▶ Activity:
Only an exact repetition of every entry counts as the answer.

** Opening Supplied data block **

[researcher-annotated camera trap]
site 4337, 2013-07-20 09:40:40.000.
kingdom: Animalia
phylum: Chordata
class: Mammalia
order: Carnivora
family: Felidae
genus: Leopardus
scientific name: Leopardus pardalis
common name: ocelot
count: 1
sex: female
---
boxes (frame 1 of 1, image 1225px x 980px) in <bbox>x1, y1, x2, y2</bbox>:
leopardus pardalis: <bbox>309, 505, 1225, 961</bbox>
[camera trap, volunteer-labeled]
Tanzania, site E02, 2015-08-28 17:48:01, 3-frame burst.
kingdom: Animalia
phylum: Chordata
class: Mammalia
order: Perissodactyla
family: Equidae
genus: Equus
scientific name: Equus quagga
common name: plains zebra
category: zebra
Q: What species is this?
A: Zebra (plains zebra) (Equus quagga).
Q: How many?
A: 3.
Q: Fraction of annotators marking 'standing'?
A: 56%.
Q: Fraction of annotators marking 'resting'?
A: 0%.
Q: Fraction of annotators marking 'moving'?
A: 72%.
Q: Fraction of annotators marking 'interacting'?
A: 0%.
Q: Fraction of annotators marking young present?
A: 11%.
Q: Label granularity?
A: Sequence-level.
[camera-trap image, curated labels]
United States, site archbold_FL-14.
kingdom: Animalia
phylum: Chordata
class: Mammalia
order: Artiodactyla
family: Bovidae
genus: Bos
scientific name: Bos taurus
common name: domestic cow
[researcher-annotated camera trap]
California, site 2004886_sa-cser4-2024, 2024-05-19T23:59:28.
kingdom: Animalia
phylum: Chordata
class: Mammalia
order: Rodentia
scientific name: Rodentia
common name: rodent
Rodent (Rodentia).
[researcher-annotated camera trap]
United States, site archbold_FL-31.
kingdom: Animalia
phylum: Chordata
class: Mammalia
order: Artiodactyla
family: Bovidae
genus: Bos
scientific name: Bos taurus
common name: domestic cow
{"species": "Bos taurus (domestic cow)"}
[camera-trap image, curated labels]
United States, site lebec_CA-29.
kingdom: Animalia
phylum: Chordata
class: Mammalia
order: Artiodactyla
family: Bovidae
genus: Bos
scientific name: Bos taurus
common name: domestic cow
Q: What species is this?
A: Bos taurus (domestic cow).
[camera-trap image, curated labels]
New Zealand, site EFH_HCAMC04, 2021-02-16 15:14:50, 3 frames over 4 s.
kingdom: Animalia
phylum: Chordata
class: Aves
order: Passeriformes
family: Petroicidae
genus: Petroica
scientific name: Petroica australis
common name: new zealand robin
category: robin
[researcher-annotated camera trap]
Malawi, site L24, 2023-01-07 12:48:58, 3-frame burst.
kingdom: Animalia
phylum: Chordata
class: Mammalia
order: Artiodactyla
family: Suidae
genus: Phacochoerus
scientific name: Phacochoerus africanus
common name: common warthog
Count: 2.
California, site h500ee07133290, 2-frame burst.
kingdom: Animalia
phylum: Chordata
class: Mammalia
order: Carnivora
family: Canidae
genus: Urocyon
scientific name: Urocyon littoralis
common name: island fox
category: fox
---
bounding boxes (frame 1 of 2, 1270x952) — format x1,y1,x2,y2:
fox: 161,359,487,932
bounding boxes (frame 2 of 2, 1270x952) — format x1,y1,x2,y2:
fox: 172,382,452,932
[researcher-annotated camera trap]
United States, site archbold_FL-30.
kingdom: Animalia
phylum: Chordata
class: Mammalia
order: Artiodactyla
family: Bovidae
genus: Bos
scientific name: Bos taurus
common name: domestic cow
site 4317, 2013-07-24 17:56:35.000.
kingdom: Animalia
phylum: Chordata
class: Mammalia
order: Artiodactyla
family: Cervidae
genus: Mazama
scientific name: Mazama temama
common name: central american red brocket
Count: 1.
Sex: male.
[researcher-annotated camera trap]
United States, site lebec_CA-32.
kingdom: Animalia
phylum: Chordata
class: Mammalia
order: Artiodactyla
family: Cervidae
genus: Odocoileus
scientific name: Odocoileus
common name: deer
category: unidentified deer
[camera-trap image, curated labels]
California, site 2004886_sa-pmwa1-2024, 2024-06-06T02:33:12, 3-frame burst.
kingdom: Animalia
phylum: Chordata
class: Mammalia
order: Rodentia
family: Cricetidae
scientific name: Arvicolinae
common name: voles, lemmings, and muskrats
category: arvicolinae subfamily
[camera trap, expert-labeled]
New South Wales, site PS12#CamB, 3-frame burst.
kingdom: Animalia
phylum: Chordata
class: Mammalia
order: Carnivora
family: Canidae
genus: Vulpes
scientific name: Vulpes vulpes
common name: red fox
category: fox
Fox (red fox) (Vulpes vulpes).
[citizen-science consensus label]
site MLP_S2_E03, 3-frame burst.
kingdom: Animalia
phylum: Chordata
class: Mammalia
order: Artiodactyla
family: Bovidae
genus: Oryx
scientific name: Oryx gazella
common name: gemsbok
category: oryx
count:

** Closing Supplied data block **

▶ Exercise answer:
[researcher-annotated camera trap]
site 4337, 2013-07-20 09:40:40.000.
kingdom: Animalia
phylum: Chordata
class: Mammalia
order: Carnivora
family: Felidae
genus: Leopardus
scientific name: Leopardus pardalis
common name: ocelot
count: 1
sex: female
---
boxes (frame 1 of 1, image 1225px x 980px) in <bbox>x1, y1, x2, y2</bbox>:
leopardus pardalis: <bbox>309, 505, 1225, 961</bbox>
[camera trap, volunteer-labeled]
Tanzania, site E02, 2015-08-28 17:48:01, 3-frame burst.
kingdom: Animalia
phylum: Chordata
class: Mammalia
order: Perissodactyla
family: Equidae
genus: Equus
scientific name: Equus quagga
common name: plains zebra
category: zebra
Q: What species is this?
A: Zebra (plains zebra) (Equus quagga).
Q: How many?
A: 3.
Q: Fraction of annotators marking 'standing'?
A: 56%.
Q: Fraction of annotators marking 'resting'?
A: 0%.
Q: Fraction of annotators marking 'moving'?
A: 72%.
Q: Fraction of annotators marking 'interacting'?
A: 0%.
Q: Fraction of annotators marking young present?
A: 11%.
Q: Label granularity?
A: Sequence-level.
[camera-trap image, curated labels]
United States, site archbold_FL-14.
kingdom: Animalia
phylum: Chordata
class: Mammalia
order: Artiodactyla
family: Bovidae
genus: Bos
scientific name: Bos taurus
common name: domestic cow
[researcher-annotated camera trap]
California, site 2004886_sa-cser4-2024, 2024-05-19T23:59:28.
kingdom: Animalia
phylum: Chordata
class: Mammalia
order: Rodentia
scientific name: Rodentia
common name: rodent
Rodent (Rodentia).
[researcher-annotated camera trap]
United States, site archbold_FL-31.
kingdom: Animalia
phylum: Chordata
class: Mammalia
order: Artiodactyla
family: Bovidae
genus: Bos
scientific name: Bos taurus
common name: domestic cow
{"species": "Bos taurus (domestic cow)"}
[camera-trap image, curated labels]
United States, site lebec_CA-29.
kingdom: Animalia
phylum: Chordata
class: Mammalia
order: Artiodactyla
family: Bovidae
genus: Bos
scientific name: Bos taurus
common name: domestic cow
Q: What species is this?
A: Bos taurus (domestic cow).
[camera-trap image, curated labels]
New Zealand, site EFH_HCAMC04, 2021-02-16 15:14:50, 3 frames over 4 s.
kingdom: Animalia
phylum: Chordata
class: Aves
order: Passeriformes
family: Petroicidae
genus: Petroica
scientific name: Petroica australis
common name: new zealand robin
category: robin
[researcher-annotated camera trap]
Malawi, site L24, 2023-01-07 12:48:58, 3-frame burst.
kingdom: Animalia
phylum: Chordata
class: Mammalia
order: Artiodactyla
family: Suidae
genus: Phacochoerus
scientific name: Phacochoerus africanus
common name: common warthog
Count: 2.
California, site h500ee07133290, 2-frame burst.
kingdom: Animalia
phylum: Chordata
class: Mammalia
order: Carnivora
family: Canidae
genus: Urocyon
scientific name: Urocyon littoralis
common name: island fox
category: fox
---
bounding boxes (frame 1 of 2, 1270x952) — format x1,y1,x2,y2:
fox: 161,359,487,932
bounding boxes (frame 2 of 2, 1270x952) — format x1,y1,x2,y2:
fox: 172,382,452,932
[researcher-annotated camera trap]
United States, site archbold_FL-30.
kingdom: Animalia
phylum: Chordata
class: Mammalia
order: Artiodactyla
family: Bovidae
genus: Bos
scientific name: Bos taurus
common name: domestic cow
site 4317, 2013-07-24 17:56:35.000.
kingdom: Animalia
phylum: Chordata
class: Mammalia
order: Artiodactyla
family: Cervidae
genus: Mazama
scientific name: Mazama temama
common name: central american red brocket
Count: 1.
Sex: male.
[researcher-annotated camera trap]
United States, site lebec_CA-32.
kingdom: Animalia
phylum: Chordata
class: Mammalia
order: Artiodactyla
family: Cervidae
genus: Odocoileus
scientific name: Odocoileus
common name: deer
category: unidentified deer
[camera-trap image, curated labels]
California, site 2004886_sa-pmwa1-2024, 2024-06-06T02:33:12, 3-frame burst.
kingdom: Animalia
phylum: Chordata
class: Mammalia
order: Rodentia
family: Cricetidae
scientific name: Arvicolinae
common name: voles, lemmings, and muskrats
category: arvicolinae subfamily
[camera trap, expert-labeled]
New South Wales, site PS12#CamB, 3-frame burst.
kingdom: Animalia
phylum: Chordata
class: Mammalia
order: Carnivora
family: Canidae
genus: Vulpes
scientific name: Vulpes vulpes
common name: red fox
category: fox
Fox (red fox) (Vulpes vulpes).
[citizen-science consensus label]
site MLP_S2_E03, 3-frame burst.
kingdom: Animalia
phylum: Chordata
class: Mammalia
order: Artiodactyla
family: Bovidae
genus: Oryx
scientific name: Oryx gazella
common name: gemsbok
category: oryx
count:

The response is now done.